■ **Arbeitsauftrag 1**
Welche zwei Methoden von Platform nennt foobar in der Forendiskussion zu Eclipse-Variablen als Beispiele?
■ **Arbeitsauftrag 2**
Schreiben Sie aus der Forendiskussion zu Eclipse-Variablen den Abschnitt von „Wäre eben für“ bis einschließlich „Wildcard (24. Feb 2009)“ wortgetreu ab.
■ **Arbeitsauftrag 3**
Setzen Sie die Forendiskussion zu Eclipse-Variablen im Anschluss an ihren letzten Beitrag fort.

■ **Ausgewählter Textauszug**
****************
# Eclipse Env Variables



## Zoerre (23. Feb 2009)

hi,


ich suche eine möglichkeit zugriff auf die Eclips internen variablen wie ${workspace_loc} zu bekommen. Weis das rein zufällig jemand ?

THX


----------



## foobar (23. Feb 2009)

Von wo aus? Aus deinem Javaprogramm heraus? Das wird nicht gehen.


----------



## Zoerre (23. Feb 2009)

hi, nein aus einem eclipse Plugin


----------



## Wildcard (23. Feb 2009)

[HIGHLIGHT="Java"]VariablesPlugin.getDefault().getStringVariableManager().getVariables()[/HIGHLIGHT]


----------



## Zoerre (24. Feb 2009)

hey,

erst mal danke, das geht schon mal in die richtige Richtung. Jedoch will ich nicht die Variablen des Plugins sonden die von Eclipse abfragen. Gibts da irgendwie Extensionpoints oder direkte funktionsaufrufe ??


----------



## foobar (24. Feb 2009)

Einige Varibalen bekommste über Platform z.b. getInstanceLocation oder getInstallLocation

http://help.eclipse.org/help32/inde...ce/api/org/eclipse/core/runtime/Platform.html


----------



## Zoerre (24. Feb 2009)

Danke mal das hat das Problem gelöst...  jedoch ist es nich das was ich vor hatte aber viele Wege führen nach Rom.


Wäre eben für mich interessant auf diese Eclipse eigenen Variablen wie ${workspace_loc} zuzugeifen... Deshalb lasse ich das Thema mal noch offen aber wie gesagt schon mal Danke an euch beide...


----------



## Wildcard (24. Feb 2009)

Was stört dich an meiner Lösung? Das ist die Schnittstelle zu genau den Variablen die du suchst.
****************
■ **Bereitgestelltes Material**
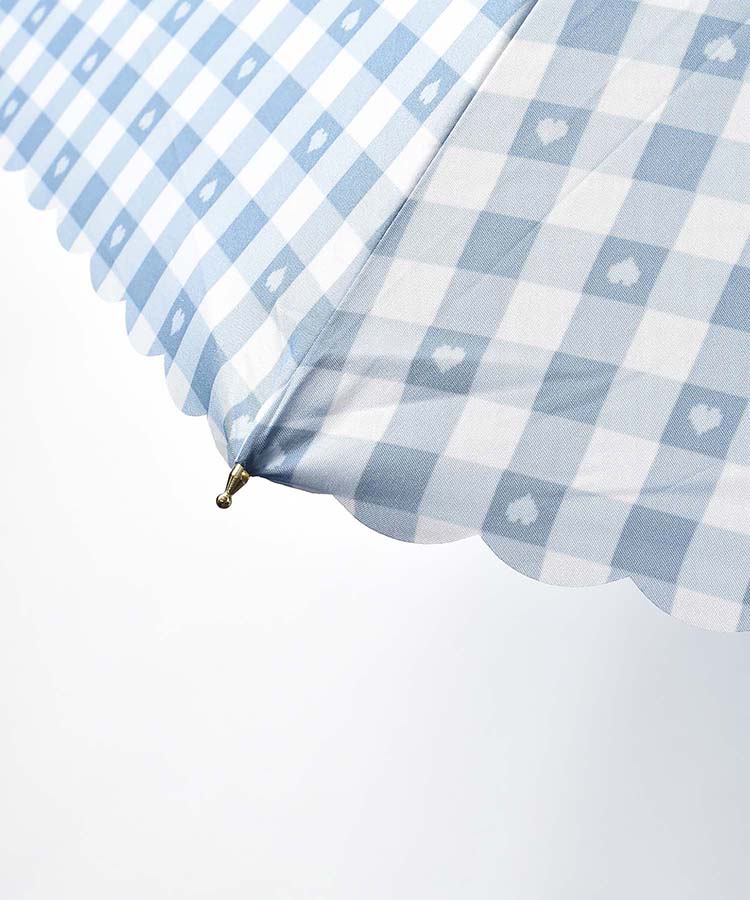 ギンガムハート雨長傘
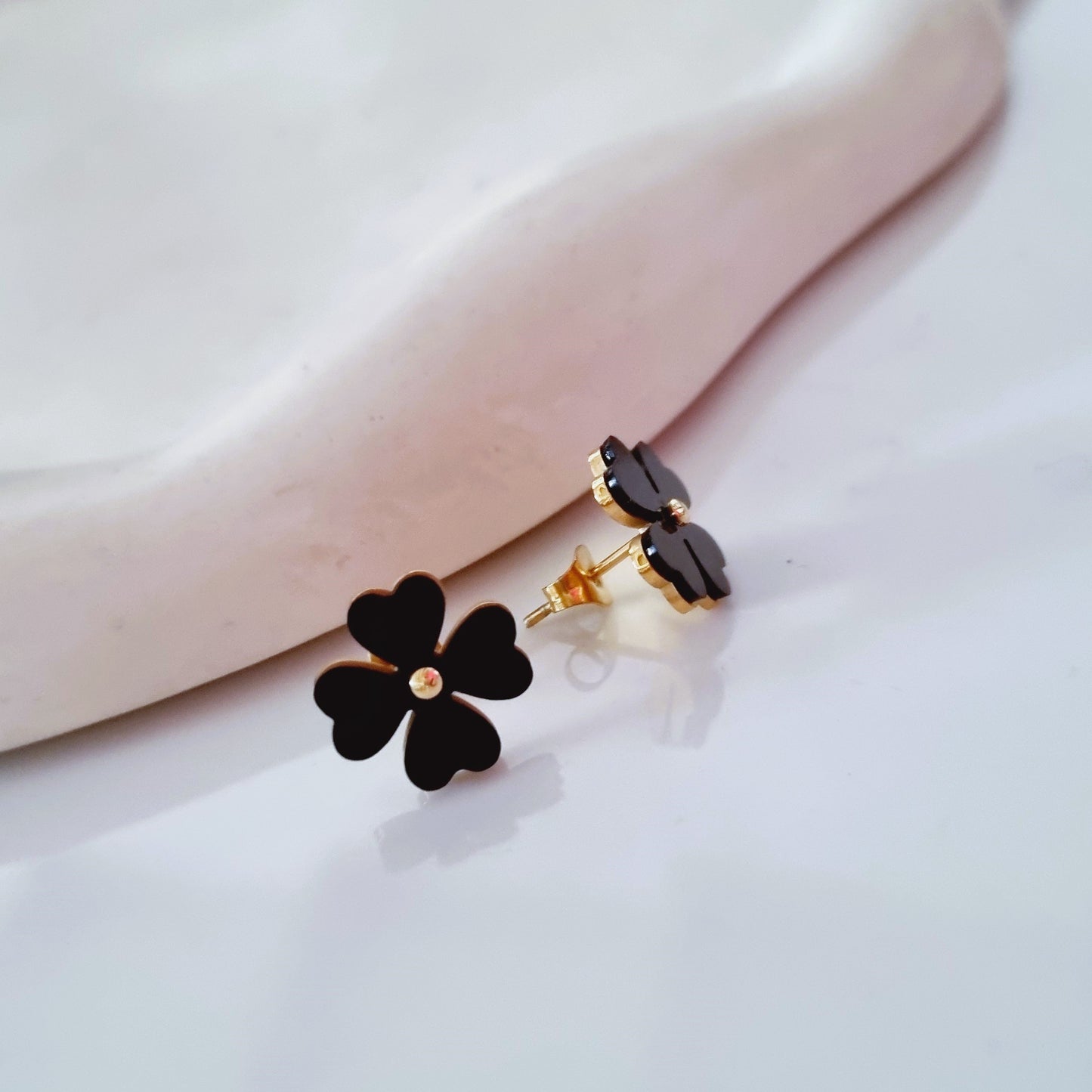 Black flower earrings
****************
■ **Antwortfeld 1**
getInstanceLocation und getInstallLocation

■ **Antwortfeld 2**
Wäre eben für mich interessant auf diese Eclipse eigenen Variablen wie ${workspace_loc} zuzugeifen... Deshalb lasse ich das Thema mal noch offen aber wie gesagt schon mal Danke an euch beide...


----------



## Wildcard (24. Feb 2009)

■ **Antwortfeld 3**
Hast du es denn ausprobiert?


----------



## Zoerre (25. Feb 2009)

ausprobiert ja aber das waren scheinbar nur die Variablen von dem Plugin und nicht von eclipse


----------



## Wildcard (26. Feb 2009)

Wenn du zB in den Preferences in die Ant Runtime zu den Properties wechselst und dort ein neues anlegen möchtest, ist dort ein Button Variables. Nun folgt ein Dialog der dir die verfügbaren Variablen anzeigt und um genau die geht es dir, richtig?
Drückst du nun ALT + Shift + F1 für den PlugIn Spy, siehst du das es sich um den StringVariableSelectionDialog handelt.
Schaut man sich an wo die Werte herkommen findet sich das:
[HIGHLIGHT="Java"]setElements(VariablesPlugin.getDefault().getStringVariableManager().getVariables());[/HIGHLIGHT]
Die Variablen kommen von ganz unterschiedlichen PlugIns. Bist du dir sicher das du die PlugIns die die Variablen bereitstellen nach denen du suchst überhaupt in deiner Runtime Workbench geladen hast?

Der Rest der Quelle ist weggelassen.